**Exercise data**

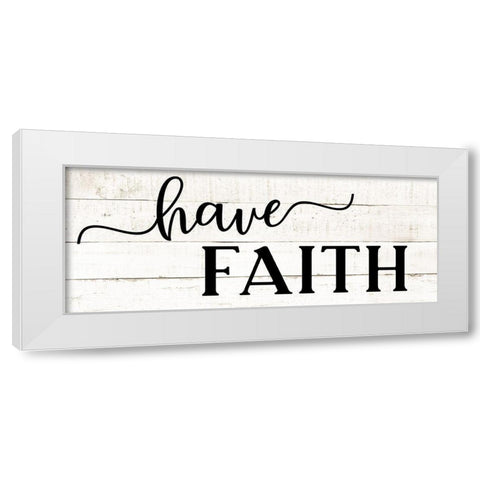 Have Faith White Modern Wood Framed Art Print by CAD Designs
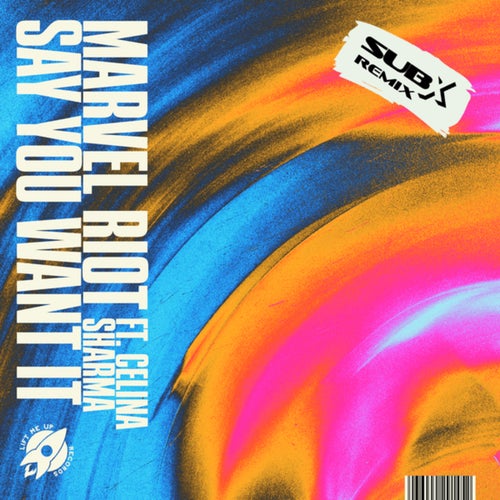 Say You Want It (SUB-X Extended Mix)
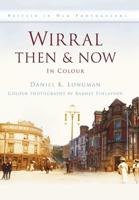 Wirral Then & Now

**Work task**
Pictures excluded, write out exactly and only the lines of the material from the one containing "Say You Want It (SUB-X Extended Mix)" up to and including the last line.

**Your response**
 Say You Want It (SUB-X Extended Mix)
 Wirral Then & Now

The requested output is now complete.